Larcenous information leakage

Or, losing company data through laptop theft. ServerFault had an interesting question on this topic crop up the other day. Most of the answers were focused on private industry, but this is a topic that affects us governmental/educational types as well. In different ways, of course.

Unlike a private business that has business methods and data that are intellectual property, us governmental types have to live with variations on the Freedom of Information Act. Here in Washington State, it's called a Public Records Request. Either way, it is entirely probable that a correctly worded PRR would be able to retrieve any source-code we have. There are some regulations that limit what we can let out, such as FERPA (Family Educational Rights and Privacy Act), but mere business process is open for citizen review.

Because of FERPA, we're quite paranoid about student data. That kind of information doesn't tend to wander on laptops, but we still don't want to get listed. We have policies about this.
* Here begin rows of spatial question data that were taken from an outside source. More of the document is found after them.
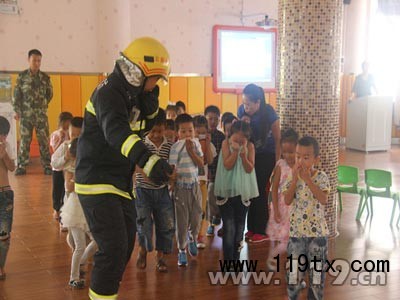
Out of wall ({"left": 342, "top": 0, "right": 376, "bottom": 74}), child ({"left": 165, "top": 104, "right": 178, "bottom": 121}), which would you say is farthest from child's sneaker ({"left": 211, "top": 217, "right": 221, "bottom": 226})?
wall ({"left": 342, "top": 0, "right": 376, "bottom": 74})

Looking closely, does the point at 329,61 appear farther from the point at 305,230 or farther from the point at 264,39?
the point at 264,39

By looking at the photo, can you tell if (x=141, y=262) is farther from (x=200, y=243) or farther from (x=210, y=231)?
(x=210, y=231)

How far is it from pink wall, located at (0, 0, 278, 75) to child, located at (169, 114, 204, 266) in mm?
5962

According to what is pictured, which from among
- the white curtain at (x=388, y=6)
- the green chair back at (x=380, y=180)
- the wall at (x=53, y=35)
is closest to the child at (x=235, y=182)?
the green chair back at (x=380, y=180)

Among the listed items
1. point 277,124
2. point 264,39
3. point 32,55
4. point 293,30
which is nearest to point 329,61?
point 293,30

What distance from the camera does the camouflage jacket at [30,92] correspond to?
8258 mm

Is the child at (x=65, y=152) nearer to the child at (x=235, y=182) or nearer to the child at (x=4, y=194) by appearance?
the child at (x=4, y=194)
That said, while our budget realities mean that very few people have work-supplied laptops, a lot of private laptops do end up in the office. These are laptops that generally do not connect to the wired Ethernet, they connect via the same wireless networks all of our students use. They can't get directly at our Banner data there, but they can get at pretty much everything else.

I believe I've mentioned before now that Higher Ed networks do not look like Corporate networks.
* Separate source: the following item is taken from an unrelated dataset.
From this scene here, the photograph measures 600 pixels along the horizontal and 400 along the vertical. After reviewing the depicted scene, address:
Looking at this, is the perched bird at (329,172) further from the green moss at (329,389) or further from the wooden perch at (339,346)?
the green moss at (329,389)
  • We do not have 'whole disk encryption' policies though those might be coming.
  • We're currently updating our email policies to make even more clear that University business conducted in private email (ahem, gmail) is still subject to Public Records Requests and archiving requirements.
  • For a while our use of Blackberries exploded, but the iPhone/Android revolution is rapidly reducing that. However, the number of people reading work-email over these devices has only gone up (see also, revised email policy).
  • Due to internal politics, policies restricting the use of USB-drive blocking GPOs and other technologies is exceedingly hard to put into place. The same holds true for blocking access to off-campus WebMail and social media sites.
In short, it's hard to keep our data from wandering.

There is a very good reason why our Security Audits are interesting reading. We're a kind of unholy cross between an ISP network and a corporate network.